■ 原文段落
（BP 算法）Feed forward neural network and back propagation

AI Generated Abstract

本文介绍了 BP 算法（反向传播算法）的基本原理及其在神经网络中的应用。内容包括神经元结构、网络结构、损失函数的定义与计算，以及 BP 算法的数学推导和实现过程。最后，通过一个简单的 3 隐层神经网络实现，展示了 BP 算法在手写数字分类任务中的实际应用。

Neuron structure¶

上图是一种典型的神经元结构，\(x_n\)是神经元的输入，将输入加权求和后再通过激活函数即可得到此神经元的输出：

\[t = \sum_{i=1}^{n}{w_ix_i} + b\]

\[a = f(t)\]

为计算方便，可将偏置\(b\)提到求和符号里面，相当于加入一个恒为 1 的输入值，对应的权重为\(b\)：

\[t = \sum_{i=0}^{n}{w_ix_i},(x_0 = 1, w_0 = b)\]

\[a = f(t)\]

此即为上图神经元结构对应的表达式

常用的激活函数有 sigmoid, ReLU, tanh 等。

Network structure¶

这是一个简单的 3 层网络，输入层有 3 个输入值，隐藏层包含 3 个隐藏神经元，最后是两个输出值

隐藏层神经元的前向计算过程：

\[z_i^{l} = \sum_{i=0}^{n}w_{ij}^{l}x_j, (x_0 = 1, w_0 = b)\]

\[a_i^l = f(z_i^l)\]

\(l\)表示第几层。

这个网络的抽象数学表达式为：

\[F(x) = f_3(f_2(x * W_2 + b_2) * W_3 + b_3)\]

事实上，深度神经网络一般都能够抽象为一个复合的非线性多元函数，有多少隐藏层就有多少层复合函数：

\[F(x) = f_n\left(\dots f_3(f_2(f_1(x) * w_1 + b_1) * w_2 + b_2)\dots\right)\]

Loss¶

Loss，即损失，用来衡量神经网络的输出值与实际值的误差，对于不同的问题，通常会定义不同的 loss 函数

回归问题常用的均方误差：

\[MSE = \frac{1}{n}\sum_{i=1}^{n}(Y - f(x))^2\]

\(Y\)为实际值，\(f(x)\)为网络预测值

分类问题常用的交叉熵 (m 类)：

\[L = \sum_{k=1}^{n}\sum_{i=1}^{m}l_{ki}log(p_{ki})\]

\(l_{ki}\)表示第 k 个样本实际是否属于第 i 类（0，1 编码），\(p_{ki}\)表示第 k 个样本属于第 i 类的概率值

特别地，二分类问题的交叉熵损失函数形式为：

\[L = \sum_{i=1}^{n}[y_ilog(p_i) + (1 - y_i)log(1 - p_i)]\]

\(y_i\)为第 i 个样本所属类别，\(p_i\)为第 i 个样本属于\(y_i\)类的概率

Back propagation¶

BP 是用来将 loss 反向传播的算法，用来调整网络中神经元间连接的权重和偏置，整个训练的过程就是：前向计算网络输出 ->;根据当前网络输出计算 loss->BP 算法反向传播 loss 调整网络参数，不断循环这样的三步直到 loss 达到最小或达到指定停止条件

BP 算法的本质是求导的链式法则，对于上面的三层网络，假设其损失函数为\(C\)，激活函数为\(\sigma\)，第\(l\)第\(i\)个神经元的输入为\(z_i^{(l)}\)，输出为\(a_i^{(l)}\)

■ 练习题目
1. 根据关于 BP 算法的原文，回答下列问题：
(a) 原文提到的常用激活函数有哪些？
(b) 示例中的 3 层网络，隐藏层包含几个隐藏神经元？
(c) 回归问题常用哪种损失函数？
2. 更新关于 BP 算法的原文中的一段：从含有“为计算方便，可将偏置\(b\)提到求和符号里面，相当于加入一个恒为 1 的输入值，对应的权重为\(b\)：”的地方开始，到“ReLU, tanh 等。”之后停止，把其中的“偏置”换成“偏移量”后写出。
3. 列出关于 BP 算法的原文中点名提到的全部激活函数。
这些条目是另附的独立材料。

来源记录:
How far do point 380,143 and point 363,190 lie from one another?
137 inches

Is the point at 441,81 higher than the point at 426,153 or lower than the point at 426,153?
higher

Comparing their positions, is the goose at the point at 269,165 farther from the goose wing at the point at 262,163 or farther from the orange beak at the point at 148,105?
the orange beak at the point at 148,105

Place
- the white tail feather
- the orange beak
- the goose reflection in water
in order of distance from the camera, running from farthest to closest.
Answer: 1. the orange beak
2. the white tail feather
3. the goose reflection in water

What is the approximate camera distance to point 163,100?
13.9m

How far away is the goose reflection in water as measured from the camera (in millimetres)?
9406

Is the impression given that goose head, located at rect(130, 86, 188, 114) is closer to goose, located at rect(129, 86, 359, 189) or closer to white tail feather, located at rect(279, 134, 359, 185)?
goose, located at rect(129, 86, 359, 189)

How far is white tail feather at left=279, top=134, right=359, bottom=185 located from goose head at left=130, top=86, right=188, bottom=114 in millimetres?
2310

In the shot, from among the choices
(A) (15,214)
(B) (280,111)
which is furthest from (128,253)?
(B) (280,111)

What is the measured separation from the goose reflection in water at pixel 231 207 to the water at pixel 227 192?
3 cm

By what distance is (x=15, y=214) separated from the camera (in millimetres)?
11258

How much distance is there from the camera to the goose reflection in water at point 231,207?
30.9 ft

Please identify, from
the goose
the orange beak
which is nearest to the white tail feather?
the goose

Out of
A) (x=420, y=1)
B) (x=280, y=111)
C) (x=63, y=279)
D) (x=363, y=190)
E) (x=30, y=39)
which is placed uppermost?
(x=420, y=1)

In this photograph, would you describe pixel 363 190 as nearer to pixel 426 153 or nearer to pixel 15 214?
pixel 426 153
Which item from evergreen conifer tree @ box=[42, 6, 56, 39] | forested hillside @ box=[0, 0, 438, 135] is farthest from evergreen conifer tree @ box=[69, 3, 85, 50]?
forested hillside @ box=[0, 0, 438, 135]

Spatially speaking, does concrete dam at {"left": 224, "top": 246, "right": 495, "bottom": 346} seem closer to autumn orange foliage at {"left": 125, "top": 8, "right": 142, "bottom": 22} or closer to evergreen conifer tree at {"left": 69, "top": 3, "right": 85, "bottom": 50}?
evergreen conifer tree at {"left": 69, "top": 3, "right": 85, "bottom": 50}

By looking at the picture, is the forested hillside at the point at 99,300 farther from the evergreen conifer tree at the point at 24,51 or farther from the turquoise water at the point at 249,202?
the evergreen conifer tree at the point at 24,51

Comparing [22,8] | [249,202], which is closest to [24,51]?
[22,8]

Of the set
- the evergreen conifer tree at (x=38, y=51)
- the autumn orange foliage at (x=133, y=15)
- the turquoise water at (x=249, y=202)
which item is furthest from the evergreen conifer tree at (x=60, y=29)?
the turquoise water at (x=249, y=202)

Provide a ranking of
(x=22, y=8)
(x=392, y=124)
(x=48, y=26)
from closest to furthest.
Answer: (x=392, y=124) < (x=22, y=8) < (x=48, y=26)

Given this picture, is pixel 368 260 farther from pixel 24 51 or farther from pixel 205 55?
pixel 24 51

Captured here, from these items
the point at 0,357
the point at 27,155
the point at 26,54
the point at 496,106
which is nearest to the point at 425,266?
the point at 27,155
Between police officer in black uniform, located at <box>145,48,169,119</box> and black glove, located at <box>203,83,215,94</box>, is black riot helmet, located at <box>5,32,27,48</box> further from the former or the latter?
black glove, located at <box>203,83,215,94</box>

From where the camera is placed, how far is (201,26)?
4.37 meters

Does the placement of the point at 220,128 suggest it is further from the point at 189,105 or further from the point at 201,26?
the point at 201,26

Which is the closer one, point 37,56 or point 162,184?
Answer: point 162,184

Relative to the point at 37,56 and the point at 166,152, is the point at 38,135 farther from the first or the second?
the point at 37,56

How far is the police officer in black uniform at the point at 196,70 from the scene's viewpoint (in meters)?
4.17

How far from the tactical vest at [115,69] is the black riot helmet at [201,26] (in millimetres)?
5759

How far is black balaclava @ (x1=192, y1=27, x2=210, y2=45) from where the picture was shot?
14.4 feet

■ 参考答案
1.
(a) sigmoid、ReLU 和 tanh 等。
(b) 3 个。
(c) 均方误差（MSE）。

2.
为计算方便，可将偏移量\(b\)提到求和符号里面，相当于加入一个恒为 1 的输入值，对应的权重为\(b\)：

\[t = \sum_{i=0}^{n}{w_ix_i},(x_0 = 1, w_0 = b)\]

\[a = f(t)\]

此即为上图神经元结构对应的表达式

常用的激活函数有 sigmoid, ReLU, tanh 等。

3. sigmoid、ReLU、tanh